Food security is closely linked to a healthy mangrove ecosystem. A mangrove delta is a nursing ground for aquatic species, which provide food for local communities. Besides providing fuel wood and building material for people, mangroves also purify the water.
Mangrove ecosystems have a global benefit, too. Worldwide, mangroves sequester an estimated 22.8 to 25.5 million metric tons of carbon each year. A mangrove region as extensive as the Ayeyarwady Delta is well worth monitoring.
Scientists have been tracking the distribution of the mangrove forests in the Ayeyarwady Delta using satellite observations dating back to the 1970s. The change map shows when and where mangrove loss occurred. Green indicates current mangrove forest as of 2005. However, red dominates the map, which means that much of the mangrove loss occurred during the 1990s.

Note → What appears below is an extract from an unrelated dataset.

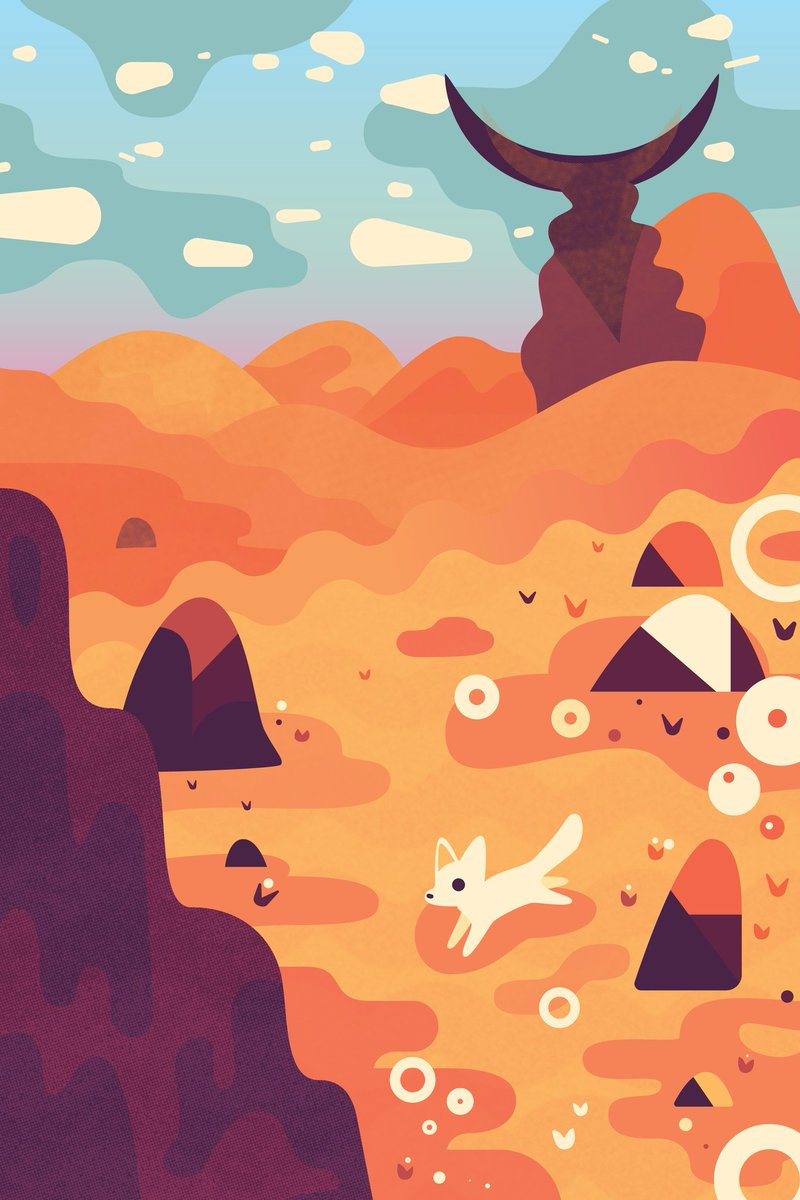 Desert puppy https://t.co/hTIDWYKFkb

People are drawn to delta and coastal regions, and about 7.7 million people live on the Ayeyarwady Delta. Deltas can be productive agricultural areas because the soil is rich and the flat terrain and water provide easy access to water-based transportation. The Ayeyarwady Delta produces 35% of Myanmar’s rice. Cutting wood for fuel also contributes to mangrove loss, but most of the deforestation in this delta has been for rice fields.
A more close-up look at the eastern portion of the delta shows this degradation in more detail. As the sequence of images progresses, the bright green of healthy mangrove changes into a mottled green of degraded mangrove.
This mangrove loss could have implications for protecting people on the delta. The delta’s low elevation and flat landscape make it vulnerable to flooding from storm surges, as with Cyclone Nargis in May 2008. The mangrove forests provide a buffer for storm surge.
Mangroves in the Ayeyarwady Delta are also being replaced by aquaculture. In the southwestern part of the delta, brackish shrimp pond development is expanding. The dark blue shapes in the images represent the shrimp ponds. Not as much land is being taken up by aquaculture, but this industry is growing.
While some mangroves have been restored on the delta, the aquaculture, agriculture, and cutting activities need to be monitored so that the benefits of mangroves can be maintained. Researchers continue to use Landsat and other remote sensing information to monitor this region.